Officially, China has recorded just 15 deaths from Covid19 since it began lifting restrictions on December 7 and changed the criteria for determining whether a death was caused by the coronavirus.

This raised concerns that official statistics were not adequately reflecting the pandemic wave.

Last week, authorities admitted the amount of information collected is “much less” than it was when PCR testing was mandatory.

CCPE’s Yin Wenwu said the authorities are collecting data from hospitals and local governments, as well as emergency calls and fever drug sales.

Hospitals and crematoria are facing an increase in the number of patients and corpses, especially in rural areas.

Several countries such as the United States, Australia and Canada have announced mandatory testing for visitors from China amid a lack of transparency.

Some local and regional authorities began sharing daily infection numbers in December, but the extent of the outbreak remains unclear.

Health officials in the coastal province of Zhejiang said a million people are getting infected every week.

The cities of Quzhou and Zhoushan said at least 30% of the population had contracted the virus.

The city of Qingdao in the east has also estimated around 500,000 infections per day and the industrial hub of Dongguan in the south is forecasting up to 300,000 per day.

But Wu Zunyou assured last Thursday (29) that infections in the cities of Beijing, Chengdu and Tianjin had already peaked, while Guangdong province, the country’s most populous province, said the same thing on Sunday.

Shanghai’s top infectious disease expert Zhang Wenhong told state media that the city entered its peak on Dec. 22 with about 10 million infected.

Leaked notes from a meeting of health officials in December showed they believe 250 million people were infected in China in the first 20 days of December.

Independent infection models paint a worrying picture.

Researchers at the University of Hong Kong have calculated that up to a million Chinese could die this winter.

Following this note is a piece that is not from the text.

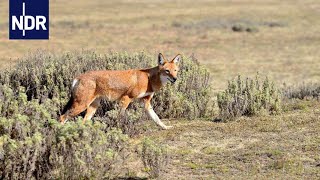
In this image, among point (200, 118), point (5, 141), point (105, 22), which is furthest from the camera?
point (105, 22)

Health risk analysis firm Airfinity forecast 11,000 deaths and 1.8 million infections per day, with 1.7 million total deaths by the end of April.

Many countries have cited concerns about potential new variants as a reason to test those arriving from China. However, there is still no evidence of new strains that have emerged from the current wave of infections.

The CCPE’s Xu Wenbo said in December that China was creating a genetic database of samples from hospitals that would allow mutations to be tracked.

Chinese experts have named Omicron subvariants BA.5.2 and BF.7 as the most common in Beijing amid public concern that the deadlier Delta variant is still in circulation.

In many Western countries, these variants have been replaced by the more transferrable XBB and BQ subvariants, which are not yet dominant in China.

Beijing has submitted 384 Omicron samples to the global GISAID database, according to its website. But the total number of Chinese entries in this database, 1,308, is lower than other countries, including the United States, the United Kingdom, Cambodia and Senegal.

The recent Chinese samples “similar to known variants circulating around the world,” GISAID reported on Friday (30).

University of Hong Kong virologist Jin Dongyan recently commented in a podcast that people in China need not fear deadlier variants.

“Many places around the world have experienced (widespread infections) but no more deadly or pathogenic variants have emerged,” Jin said.

“I’m not saying it’s impossible for a (more deadly) variant to occur, but that the likelihood is very low,” he added.